Twitter’s Bot Crackdown Won’t Hurt Businesses' Customer Service After All

Twitter has made it a priority to clean up its platform with a bot crackdown. Back in January, the company announced that it would be making changes to the Twitter API and TweetDeck, a tool that enables users to pay to tweet out content across several accounts with massive followings. With new restrictions in place, Twitter would no longer allow users to perform automated actions across multiple accounts at a huge scale.

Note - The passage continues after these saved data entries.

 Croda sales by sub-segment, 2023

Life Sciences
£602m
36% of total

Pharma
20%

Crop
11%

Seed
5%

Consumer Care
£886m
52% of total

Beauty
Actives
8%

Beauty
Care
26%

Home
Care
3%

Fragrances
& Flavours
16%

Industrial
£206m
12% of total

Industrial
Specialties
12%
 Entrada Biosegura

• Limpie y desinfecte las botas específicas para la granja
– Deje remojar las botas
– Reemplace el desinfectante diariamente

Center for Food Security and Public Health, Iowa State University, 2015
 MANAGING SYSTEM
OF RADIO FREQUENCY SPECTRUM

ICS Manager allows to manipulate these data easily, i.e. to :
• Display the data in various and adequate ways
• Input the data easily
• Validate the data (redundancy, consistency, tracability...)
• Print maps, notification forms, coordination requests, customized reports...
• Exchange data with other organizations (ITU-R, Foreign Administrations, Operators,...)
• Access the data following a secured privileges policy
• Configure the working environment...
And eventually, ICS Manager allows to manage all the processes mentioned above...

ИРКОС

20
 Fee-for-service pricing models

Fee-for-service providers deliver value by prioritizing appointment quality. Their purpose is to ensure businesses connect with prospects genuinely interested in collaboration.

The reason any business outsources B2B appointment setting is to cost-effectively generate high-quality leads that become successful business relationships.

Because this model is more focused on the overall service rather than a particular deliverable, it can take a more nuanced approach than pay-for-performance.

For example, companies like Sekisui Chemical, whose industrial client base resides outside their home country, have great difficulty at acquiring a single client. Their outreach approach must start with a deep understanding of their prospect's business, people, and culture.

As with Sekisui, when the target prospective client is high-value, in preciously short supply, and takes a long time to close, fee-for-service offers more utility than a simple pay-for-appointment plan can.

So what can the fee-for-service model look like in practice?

Then, earlier this week, the social network continued its effort, announcing that starting on March 23, 2018, apps that integrate with Twitter to schedule and automate tweets will need to prevent bulk messaging or face "enforcement action, up to and including the suspension of associated applications and accounts," manager of trust and safety at Twitter Yoel Roth wrote in a blog post.

While this policy promised to curb bots, it also had the potential to hurt businesses that provide customer service via Twitter. Not so, Twitter announced yesterday. In a blog post, Jon Cipriano, senior partner engineer of data and enterprise solutions, introduced adaptive rate limits, a feature that allows business accounts to send up to five Direct Messages through the Twitter application programming interface over a 24-hour period in response to messages that they receive from customers. Every time a customer sends a new inbound message, the limit resets, and businesses can send five more responses.

“For example, Microsoft recently launched the chatbot Zo, which uses artificial intelligence to connect with people to chat and play games. Previously, launching a chatbot meant to handle tens of thousands of conversations per day would have been challenging,” Cipriano wrote, referring to the limitations that existed on bots. “Now with adaptive rate limits, Zo is able to have a real-time conversation with everyone who sends her a message,” he explained.

This is a win-win for customers and companies. Bots hurt engagement and experience, so the move to eliminate them is a good one. Plus, with automation capabilities still intact for businesses, their ability to deliver customer service won’t suffer.